[Text block]
_ _ _ _ _

ERA-Interim is the newest generation of ECMWF reanalyses (Simmons et al. 2006). Unlike ERA-40, which was limited to a 45-yr period (September 1957–August 2002; Uppala et al. 2005), ERA-Interim has near-real-time analyses. ERA-Interim’s model has a higher horizontal resolution (T255) with improved model physics. For ERA-Interim, ECMWF implemented a 12-h 4DVar assimilation system with improvements to the handling of data biases and the background error constraint. The same data from ERA-40 was inputted into ERA-Interim with the addition of clear-sky radiances from Meteosat-2; Global Ozone Monitoring Experiment (GOME) ozone profiles; and radio occultation (RO) measurements from the Challenging Minisatellite Payload (CHAMP), the Constellation Observing System for Meteorology, Ionosphere, and Climate (COSMIC), and the Gravity Recovery and Climate Experiment (GRACE). Also included were reprocessed ocean wave height data from ERS-1 and ERS-2 and upper-level winds from Meteosat-2 (Simmons et al. 2006).
Utilized here are the 6-hourly surface and single-level analysis on a 2.5° latitude–longitude fixed grid for ERA-40 and the model-resolution 3-hourly surface fluxes and surface bulk variables from ERA-Interim. The ERA-40 data were downloaded from the NCAR Research Data Archive (RDA) Web site (http://dss.ucar.edu), and the ERA-Interim data were downloaded from the mass storage on NCAR’s supercomputers.

_ _ _ _ _

[Given records]
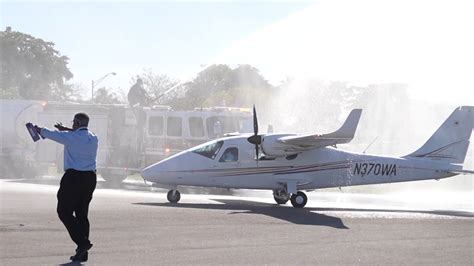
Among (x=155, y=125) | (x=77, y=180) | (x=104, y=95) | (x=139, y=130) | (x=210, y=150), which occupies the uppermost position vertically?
(x=104, y=95)

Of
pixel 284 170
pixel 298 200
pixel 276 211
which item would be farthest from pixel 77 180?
pixel 284 170

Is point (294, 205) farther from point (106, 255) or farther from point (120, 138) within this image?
point (120, 138)

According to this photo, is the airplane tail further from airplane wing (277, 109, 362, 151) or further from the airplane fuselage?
airplane wing (277, 109, 362, 151)

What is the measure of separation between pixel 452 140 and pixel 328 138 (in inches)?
168

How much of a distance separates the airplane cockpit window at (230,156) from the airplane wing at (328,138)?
143cm

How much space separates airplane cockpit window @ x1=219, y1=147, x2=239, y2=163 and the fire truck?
791cm

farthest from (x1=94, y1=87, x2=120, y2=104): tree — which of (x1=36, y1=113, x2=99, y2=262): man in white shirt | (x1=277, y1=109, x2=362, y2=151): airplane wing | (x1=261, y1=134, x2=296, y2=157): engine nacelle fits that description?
(x1=36, y1=113, x2=99, y2=262): man in white shirt

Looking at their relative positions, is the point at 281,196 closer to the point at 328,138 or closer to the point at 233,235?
the point at 328,138

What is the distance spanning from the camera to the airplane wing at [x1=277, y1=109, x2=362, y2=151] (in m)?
18.1

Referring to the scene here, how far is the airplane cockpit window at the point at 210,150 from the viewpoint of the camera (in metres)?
20.8

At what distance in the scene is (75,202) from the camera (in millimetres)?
10484

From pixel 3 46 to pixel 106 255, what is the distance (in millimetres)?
61224

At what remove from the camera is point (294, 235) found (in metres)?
13.6

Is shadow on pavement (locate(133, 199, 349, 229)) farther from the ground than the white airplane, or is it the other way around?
the white airplane
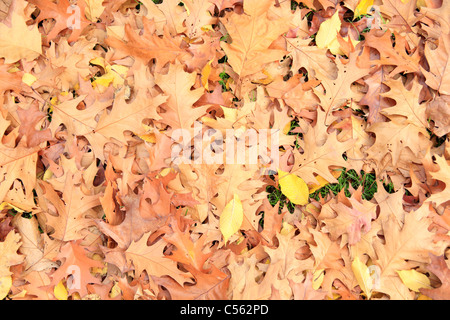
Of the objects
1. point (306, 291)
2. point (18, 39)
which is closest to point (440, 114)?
point (306, 291)

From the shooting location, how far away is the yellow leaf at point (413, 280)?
→ 4.97 ft

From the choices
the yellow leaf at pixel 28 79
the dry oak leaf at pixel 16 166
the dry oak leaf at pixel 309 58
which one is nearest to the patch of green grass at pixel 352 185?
the dry oak leaf at pixel 309 58

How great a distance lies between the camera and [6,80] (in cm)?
170

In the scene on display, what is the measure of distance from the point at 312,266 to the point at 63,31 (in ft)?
4.69

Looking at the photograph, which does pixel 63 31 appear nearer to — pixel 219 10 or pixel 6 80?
pixel 6 80

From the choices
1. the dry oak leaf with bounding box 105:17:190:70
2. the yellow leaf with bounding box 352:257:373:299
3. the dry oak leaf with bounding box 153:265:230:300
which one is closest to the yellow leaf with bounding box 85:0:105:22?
the dry oak leaf with bounding box 105:17:190:70

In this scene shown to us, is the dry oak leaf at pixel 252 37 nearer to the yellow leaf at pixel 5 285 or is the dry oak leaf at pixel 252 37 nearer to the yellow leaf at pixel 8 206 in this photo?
the yellow leaf at pixel 8 206

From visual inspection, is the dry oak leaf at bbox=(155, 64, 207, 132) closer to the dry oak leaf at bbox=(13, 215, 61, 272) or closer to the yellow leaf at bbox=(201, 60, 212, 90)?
the yellow leaf at bbox=(201, 60, 212, 90)

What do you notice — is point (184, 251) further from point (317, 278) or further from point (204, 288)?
point (317, 278)

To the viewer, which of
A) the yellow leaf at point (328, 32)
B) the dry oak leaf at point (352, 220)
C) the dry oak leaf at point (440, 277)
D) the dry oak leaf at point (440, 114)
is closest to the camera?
the dry oak leaf at point (440, 277)

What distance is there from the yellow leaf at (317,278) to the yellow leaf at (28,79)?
1.38 meters

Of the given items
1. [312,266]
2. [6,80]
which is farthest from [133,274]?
[6,80]

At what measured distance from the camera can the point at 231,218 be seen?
62.2 inches

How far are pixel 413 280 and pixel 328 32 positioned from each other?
106 centimetres
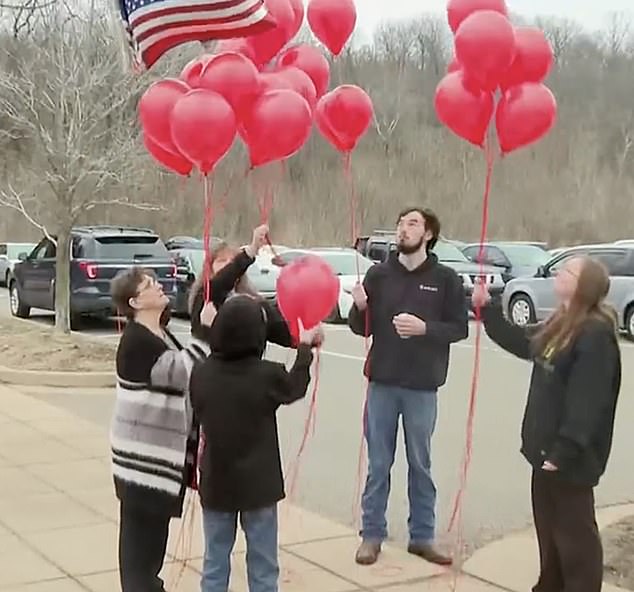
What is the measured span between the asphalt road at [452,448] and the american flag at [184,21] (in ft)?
9.73

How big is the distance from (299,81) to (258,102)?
1.82ft

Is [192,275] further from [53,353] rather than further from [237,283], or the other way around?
[237,283]

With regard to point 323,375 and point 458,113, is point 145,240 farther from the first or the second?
point 458,113

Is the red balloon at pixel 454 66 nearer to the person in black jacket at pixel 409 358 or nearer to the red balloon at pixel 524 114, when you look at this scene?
the red balloon at pixel 524 114

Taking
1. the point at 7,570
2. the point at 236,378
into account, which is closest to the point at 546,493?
the point at 236,378

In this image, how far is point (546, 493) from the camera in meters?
4.38

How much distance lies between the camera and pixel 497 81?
16.2ft

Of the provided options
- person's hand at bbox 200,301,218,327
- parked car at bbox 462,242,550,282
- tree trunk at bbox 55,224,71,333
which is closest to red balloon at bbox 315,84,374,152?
person's hand at bbox 200,301,218,327

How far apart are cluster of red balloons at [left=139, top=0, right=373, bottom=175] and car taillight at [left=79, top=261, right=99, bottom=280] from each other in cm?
1185

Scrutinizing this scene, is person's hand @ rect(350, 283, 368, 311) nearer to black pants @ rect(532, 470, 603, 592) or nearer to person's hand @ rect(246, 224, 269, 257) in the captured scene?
person's hand @ rect(246, 224, 269, 257)

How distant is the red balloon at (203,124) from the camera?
4695 millimetres

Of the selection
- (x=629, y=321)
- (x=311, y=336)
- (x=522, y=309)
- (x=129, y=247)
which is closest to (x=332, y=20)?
(x=311, y=336)

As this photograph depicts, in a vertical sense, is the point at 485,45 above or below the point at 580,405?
above

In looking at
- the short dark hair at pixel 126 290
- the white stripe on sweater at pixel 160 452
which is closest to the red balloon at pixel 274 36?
the short dark hair at pixel 126 290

_ _ _ _ _

[Work instructions]
1: Replace "downloaded" with "retrieved" in the reanalysis text, and write out the part from "Utilized here are" up to and including "on NCAR’s supercomputers." with that change.
2: Pick up the ERA-Interim reanalysis passage after its last sentence and keep writing.
The material plays no part in what comes next.

[Answers to the exercises]
1:
Utilized here are the 6-hourly surface and single-level analysis on a 2.5° latitude–longitude fixed grid for ERA-40 and the model-resolution 3-hourly surface fluxes and surface bulk variables from ERA-Interim. The ERA-40 data were retrieved from the NCAR Research Data Archive (RDA) Web site (http://dss.ucar.edu), and the ERA-Interim data were retrieved from the mass storage on NCAR’s supercomputers.

2:
c. NCEP reanalyses
The NCEP reanalyses compared here include NCEP–NCAR, NCEP–DOE, and the CFSR. NCEP–NCAR (also referred to as NCEP-I) was originally a 40-yr product (Kalnay et al. 1996) but has been extended to near–real time. Its model is NCEP’s operational global forecasting model of the mid-1990s with a horizontal resolution of T62 and 28 vertical layers. Assimilation is done by spectral statistical interpolation (SSI), an older 3DVar technique, using data from the conventional sources mentioned above; satellite radiances from Satellite Infrared Spectrometer (SIRS), HIRS, VTPR, and TOVS; and upper-level winds from geostationary satellites. SST was taken from the Met Office (UKMO)’s Global Sea Ice and Sea Surface Temperature dataset (GISST; Rayner et al. 2006) product before 1982 and from the Reynolds and Smith (1994) analysis afterward (Kalnay et al. 1996).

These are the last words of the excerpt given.